そしておれたちは、またしても冷たい風が吹く浜辺へとたどり着いた。今日は潮の香りが濃い。これはこの後、雨になりそうだ。
もしかしたら、この中で一番紳士かもしれない響が、ハンカチを飛ばされないよう、手で伸ばして、その上に糸子さんを座らせてあげた。

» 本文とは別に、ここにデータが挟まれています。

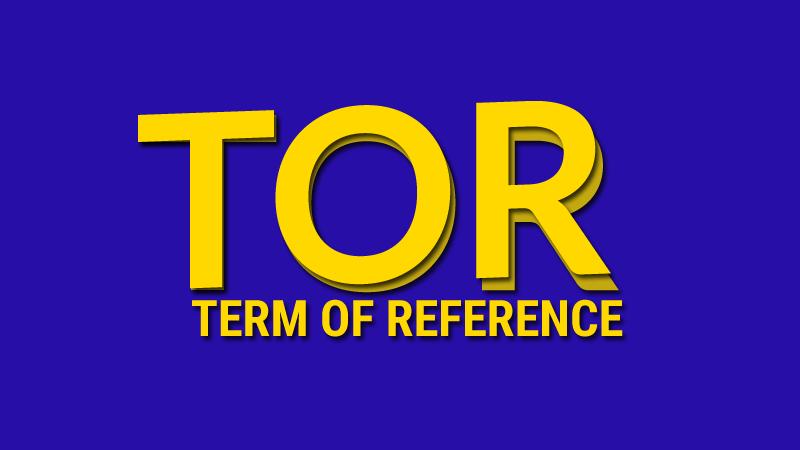 Membuat Term Of Reference (TOR) Atau Kerangka Acuan Kerja (KAK)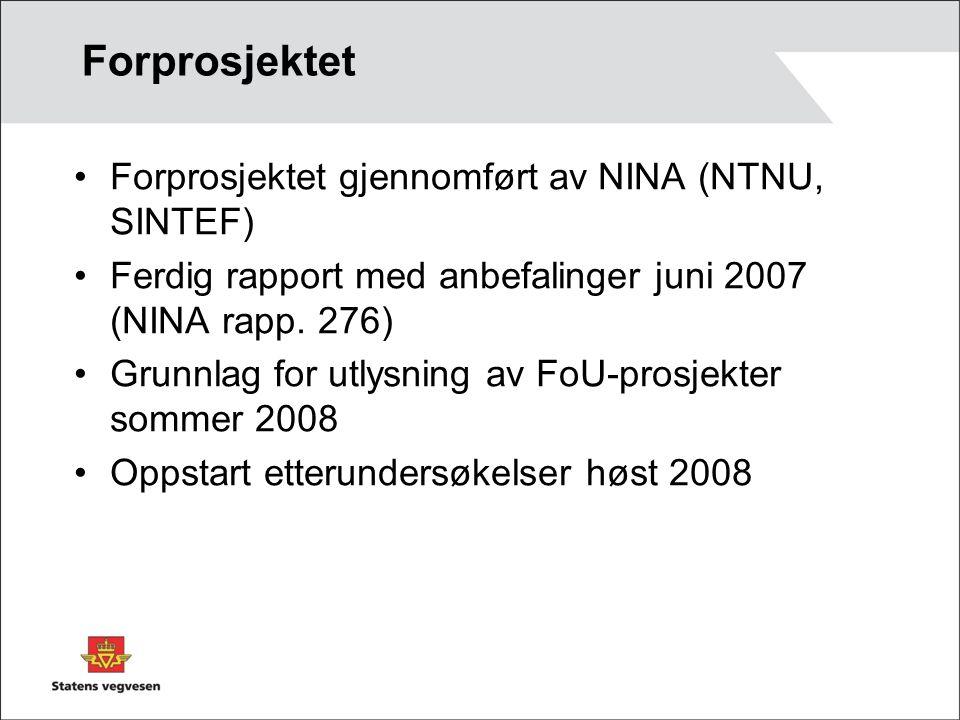 Forprosjektet Forprosjektet gjennomført av NINA (NTNU, SINTEF) Ferdig rapport med anbefalinger juni 2007 (NINA rapp.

ありがとうございます。そう答えた糸子さんは、ハンカチの上に上品な仕草で腰かけた。
「仏様から承りました条件はひとつでございます。三途の川を渡ることをためらっていらっしゃる方にみな様がお芝居をしてくださるよう、とのこと。成功なされた回数分、みな様が将来極楽浄土へ参ることが確定し、そしてクリティカルヒットが出た時には、お好きな大劇場での公演をなされることをサポートすると。どうです? いいお話でございましょう?」
「たしかに。ですが糸子さん。それではもし、ぼくたちのお芝居が気に入らなくて、三途の川を渡らなかった場合はどうなってしまうのですか?」
薫は抜け目なくそこを聞いた。それなんだ、おれが聞きたかったのは。
「万が一失敗なされた時には、わたくしがひとつ年をとります。みな様にはなんのダメージもございません。ただ、以前から言っているように、どうか緑の壁の結界には、決して触れてはなりません。その時はもう、わたくしの効力はなくなり、みな様をこちらへ帰してあげることができなくなります」
ああ、それなら、と頷きかけたところで、薫が糸子さんにつめよる。
「本当にその条件でよろしいのですか? せっかく若返ったのに」
糸子さんは妙に大人びた表情で海を見つめると、ほほと笑った。
「元々老婆ですもの。なにもおそれることはありません。みな様も、どうかお気楽にお芝居をなさってください」
ただし、と糸子さんがいたずらっぽく笑った。その笑顔に、おれのハートがドキュンてなった。あー、嘘だぁーっ!! こんなの認めないぞーっ。キュンなんてしていないぞーっ。